• TASK DETAILS
Reproduce the rows below word for word, starting at the line that contains "The photo presented" and continuing through the last line of the rows.

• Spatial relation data
** Begin **
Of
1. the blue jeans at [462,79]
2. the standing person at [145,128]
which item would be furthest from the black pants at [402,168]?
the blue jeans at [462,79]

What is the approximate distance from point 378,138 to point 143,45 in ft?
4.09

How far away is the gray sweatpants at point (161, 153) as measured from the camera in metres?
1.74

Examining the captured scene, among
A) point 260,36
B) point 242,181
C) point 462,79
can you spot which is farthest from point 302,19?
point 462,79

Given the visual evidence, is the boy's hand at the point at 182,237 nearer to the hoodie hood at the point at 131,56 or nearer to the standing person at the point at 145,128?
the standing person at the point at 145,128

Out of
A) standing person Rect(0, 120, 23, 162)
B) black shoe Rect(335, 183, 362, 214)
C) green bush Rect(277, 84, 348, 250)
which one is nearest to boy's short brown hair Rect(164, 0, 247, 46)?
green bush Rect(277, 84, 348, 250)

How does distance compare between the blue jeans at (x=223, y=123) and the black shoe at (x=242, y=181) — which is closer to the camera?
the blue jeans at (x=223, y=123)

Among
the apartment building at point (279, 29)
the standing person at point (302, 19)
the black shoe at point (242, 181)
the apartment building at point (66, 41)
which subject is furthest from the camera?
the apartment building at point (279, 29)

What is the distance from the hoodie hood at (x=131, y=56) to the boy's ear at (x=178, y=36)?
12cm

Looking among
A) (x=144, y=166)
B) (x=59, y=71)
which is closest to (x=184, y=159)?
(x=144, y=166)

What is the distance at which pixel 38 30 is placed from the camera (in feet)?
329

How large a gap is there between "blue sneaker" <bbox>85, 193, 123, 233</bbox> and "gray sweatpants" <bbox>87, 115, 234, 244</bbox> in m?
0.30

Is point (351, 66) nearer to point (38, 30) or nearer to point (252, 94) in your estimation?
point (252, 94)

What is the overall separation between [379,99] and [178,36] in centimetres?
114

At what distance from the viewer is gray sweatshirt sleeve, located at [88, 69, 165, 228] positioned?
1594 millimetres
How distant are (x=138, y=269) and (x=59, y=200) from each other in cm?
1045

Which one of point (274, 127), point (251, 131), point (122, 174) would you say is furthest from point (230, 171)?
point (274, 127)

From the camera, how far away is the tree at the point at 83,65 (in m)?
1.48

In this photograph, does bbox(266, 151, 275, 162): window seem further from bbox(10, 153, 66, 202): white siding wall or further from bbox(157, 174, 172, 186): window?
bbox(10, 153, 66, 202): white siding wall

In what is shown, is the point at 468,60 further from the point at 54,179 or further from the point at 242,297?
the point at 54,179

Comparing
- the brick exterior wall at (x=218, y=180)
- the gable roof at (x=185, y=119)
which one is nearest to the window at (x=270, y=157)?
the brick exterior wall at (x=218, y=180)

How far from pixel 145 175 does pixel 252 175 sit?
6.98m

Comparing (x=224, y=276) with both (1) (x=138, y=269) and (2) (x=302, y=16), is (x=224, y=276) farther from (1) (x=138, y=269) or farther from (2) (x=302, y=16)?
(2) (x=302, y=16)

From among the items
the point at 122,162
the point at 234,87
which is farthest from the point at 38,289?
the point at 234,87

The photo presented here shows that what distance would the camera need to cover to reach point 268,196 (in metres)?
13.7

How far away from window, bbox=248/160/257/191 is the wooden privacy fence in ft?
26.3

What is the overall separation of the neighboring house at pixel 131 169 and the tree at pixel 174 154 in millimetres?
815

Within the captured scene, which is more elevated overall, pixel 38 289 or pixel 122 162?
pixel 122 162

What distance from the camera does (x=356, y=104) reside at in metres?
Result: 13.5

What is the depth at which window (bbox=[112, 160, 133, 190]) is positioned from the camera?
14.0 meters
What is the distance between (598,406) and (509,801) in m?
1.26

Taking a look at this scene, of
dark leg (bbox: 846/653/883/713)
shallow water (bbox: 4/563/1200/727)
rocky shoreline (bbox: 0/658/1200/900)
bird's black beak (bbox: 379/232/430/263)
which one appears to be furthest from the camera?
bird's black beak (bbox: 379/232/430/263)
** End **
• ANSWER
The photo presented here shows that what distance would the camera need to cover to reach point 268,196 (in metres)?
13.7

How far away from window, bbox=248/160/257/191 is the wooden privacy fence in ft?
26.3

What is the overall separation of the neighboring house at pixel 131 169 and the tree at pixel 174 154 in millimetres?
815

Within the captured scene, which is more elevated overall, pixel 38 289 or pixel 122 162?
pixel 122 162

What distance from the camera does (x=356, y=104) reside at in metres?
Result: 13.5

What is the depth at which window (bbox=[112, 160, 133, 190]) is positioned from the camera?
14.0 meters
What is the distance between (598,406) and (509,801) in m?
1.26

Taking a look at this scene, of
dark leg (bbox: 846/653/883/713)
shallow water (bbox: 4/563/1200/727)
rocky shoreline (bbox: 0/658/1200/900)
bird's black beak (bbox: 379/232/430/263)
which one appears to be furthest from the camera?
bird's black beak (bbox: 379/232/430/263)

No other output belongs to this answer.